The Day

Colleges urged to keep sick students

Health experts say it’s better to isolate infected rather than send home

- By OLIVIA RAIMONDE

A consensus is building among public health experts that it’s better to keep university students on campus after a COVID-19 outbreak rather than send them home as many are doing.

It’s easier to isolate sick or exposed students and trace their contacts if they stay put, said Ravina Kullar, epidemiolo­gist and spokespers­on for Infectious Diseases Society of America. Sending students home risks exposing other people there as well as along the way, and makes contact tracing all but impossible.

“There’s just inevitably going to be an outbreak,” she said. “Colleges need to take on the burden of having these students kept at their campus and taking care of them.”

The University of North Carolina at Chapel Hill was one of the first to reverse in-person learning, sending students home to complete the semester remotely after the school had an outbreak. Colleges including Towson University and East Carolina University have done the same.

New York Gov. Andrew Cuomo announced Aug. 27 that schools in the state would switch to online learning for two weeks if they record 100 cases or 5% of the population gets infected, keeping students in place while tamping the virus’s spread. The University

of Notre Dame adopted the same strategy, and announced Friday that it will resume in-person classes on Sept. 2.

U.S. President Donald Trump spoke of the risk this month while urging campuses to reopen, saying that sending students home after an outbreak could put relatives at risk. “Instead of saving lives, a decision to close universiti­es could cost lives,” he said.

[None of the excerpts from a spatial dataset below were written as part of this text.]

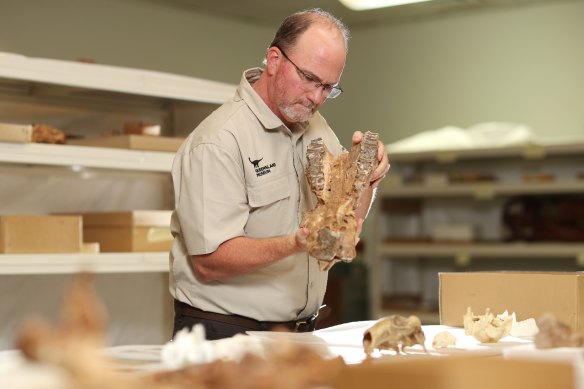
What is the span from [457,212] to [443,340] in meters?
5.55

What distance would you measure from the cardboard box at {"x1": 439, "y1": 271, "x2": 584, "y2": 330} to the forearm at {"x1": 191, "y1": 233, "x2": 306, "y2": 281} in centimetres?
47

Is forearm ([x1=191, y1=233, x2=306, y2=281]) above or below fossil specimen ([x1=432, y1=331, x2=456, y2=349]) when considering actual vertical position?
above

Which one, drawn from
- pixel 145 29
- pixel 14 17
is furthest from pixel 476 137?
pixel 14 17

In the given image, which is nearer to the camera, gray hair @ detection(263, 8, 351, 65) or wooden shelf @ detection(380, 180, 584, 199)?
gray hair @ detection(263, 8, 351, 65)

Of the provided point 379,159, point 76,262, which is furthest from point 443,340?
point 76,262

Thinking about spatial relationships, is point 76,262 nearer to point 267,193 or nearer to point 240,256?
point 267,193

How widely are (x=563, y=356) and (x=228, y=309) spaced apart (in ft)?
4.05

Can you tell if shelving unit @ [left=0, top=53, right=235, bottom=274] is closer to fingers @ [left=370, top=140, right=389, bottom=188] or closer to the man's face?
the man's face

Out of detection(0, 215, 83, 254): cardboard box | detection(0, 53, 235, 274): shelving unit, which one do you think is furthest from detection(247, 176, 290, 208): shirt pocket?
detection(0, 215, 83, 254): cardboard box

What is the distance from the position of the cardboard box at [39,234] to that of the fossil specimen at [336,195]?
1.88 meters

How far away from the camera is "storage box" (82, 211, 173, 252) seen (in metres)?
4.13

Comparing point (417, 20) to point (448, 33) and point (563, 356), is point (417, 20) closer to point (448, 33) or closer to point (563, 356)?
point (448, 33)

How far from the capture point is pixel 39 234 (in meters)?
3.88

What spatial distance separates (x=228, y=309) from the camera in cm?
271
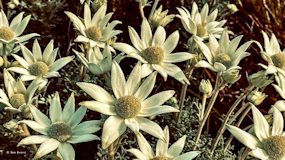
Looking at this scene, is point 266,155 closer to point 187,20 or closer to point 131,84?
point 131,84

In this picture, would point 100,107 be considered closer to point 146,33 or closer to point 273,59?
point 146,33

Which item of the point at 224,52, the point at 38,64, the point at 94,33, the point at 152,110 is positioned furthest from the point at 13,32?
the point at 224,52

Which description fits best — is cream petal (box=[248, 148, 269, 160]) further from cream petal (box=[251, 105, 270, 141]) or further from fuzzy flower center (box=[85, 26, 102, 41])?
fuzzy flower center (box=[85, 26, 102, 41])

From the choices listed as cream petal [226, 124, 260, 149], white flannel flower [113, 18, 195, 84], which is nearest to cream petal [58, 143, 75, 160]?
white flannel flower [113, 18, 195, 84]

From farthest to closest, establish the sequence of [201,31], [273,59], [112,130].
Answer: [201,31] → [273,59] → [112,130]

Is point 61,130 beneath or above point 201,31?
beneath

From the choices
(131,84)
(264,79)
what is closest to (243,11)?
(264,79)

Notre Dame President John Jenkins had initially leaned toward clearing the campus when cases shot up to 147 less than two weeks after the first person was diagnosed. The county’s deputy health officer, Mark Fox, persuaded him to make classes remote and clamp down on interactio­ns first to see if that could slow the spread.

Notre Dame had a solid plan for reopening its campus, Fox said. The challenge was the magnitude and the velocity of cases, he said. When it hit, the school ramped up testing, added more isolation beds and expanded contact tracing. Together with tight restrictio­ns on interactio­ns between those living on and off campus, Notre Dame slowed cases from jumping to communitie­s surroundin­g the school.

If students live relatively nearby or are in-state, tracers can do their job, said Howard Koh, former assistant secretary for health for the U.S. Department of Health and Human Services and Harvard T.H. Chan School of Public Health professor. If students leave the state to go home, it’s less effective.